▸ **SUPPLIED MATERIAL**
◇ ◇ ◇ ◇
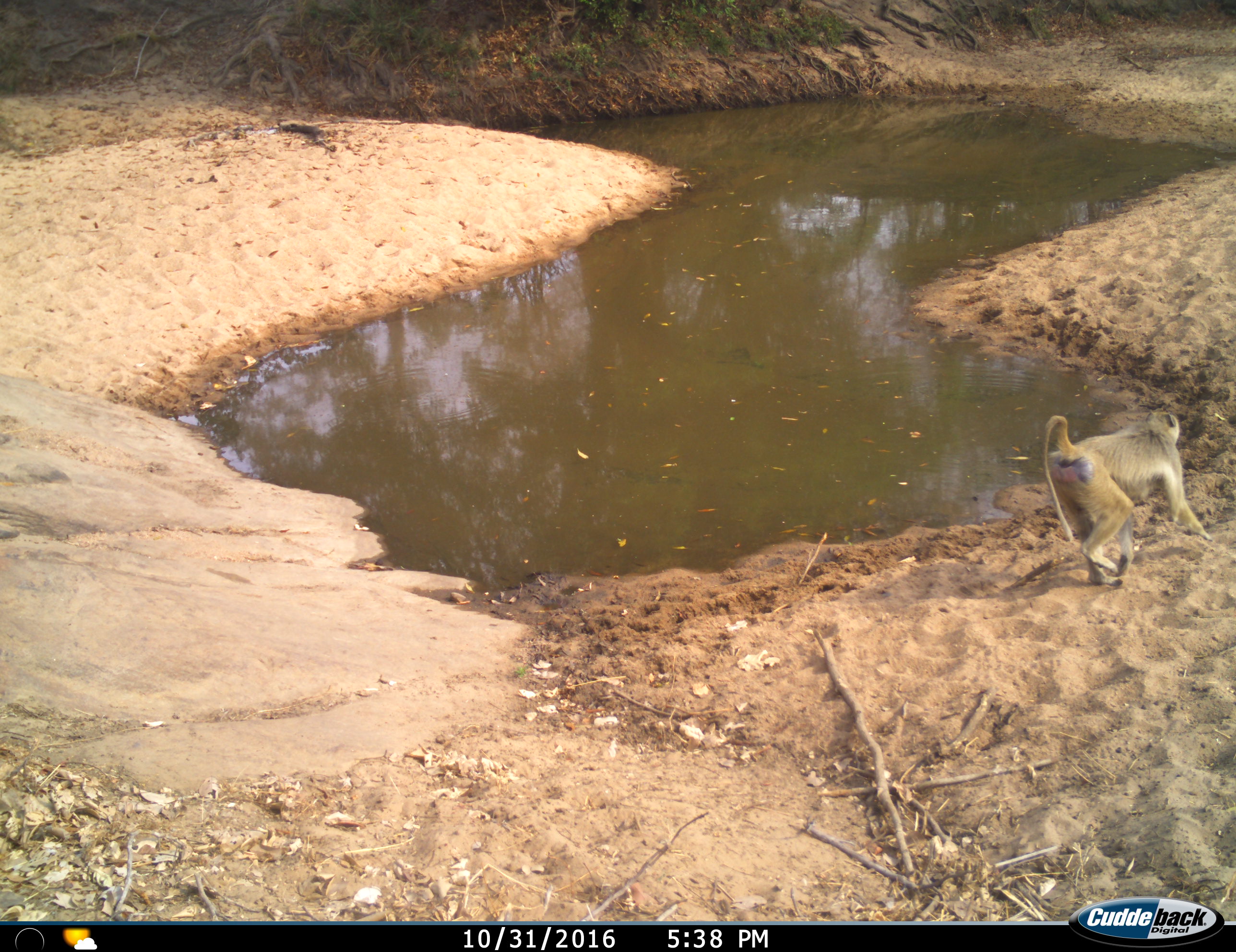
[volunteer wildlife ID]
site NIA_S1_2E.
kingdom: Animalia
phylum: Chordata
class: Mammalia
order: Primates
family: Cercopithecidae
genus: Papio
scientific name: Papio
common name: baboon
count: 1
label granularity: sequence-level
◇ ◇ ◇ ◇
▸ **ASSIGNMENT**
Output all lines above precisely. Pictures are to be left out.

▸ **RESPONSE**
[volunteer wildlife ID]
site NIA_S1_2E.
kingdom: Animalia
phylum: Chordata
class: Mammalia
order: Primates
family: Cercopithecidae
genus: Papio
scientific name: Papio
common name: baboon
count: 1
label granularity: sequence-level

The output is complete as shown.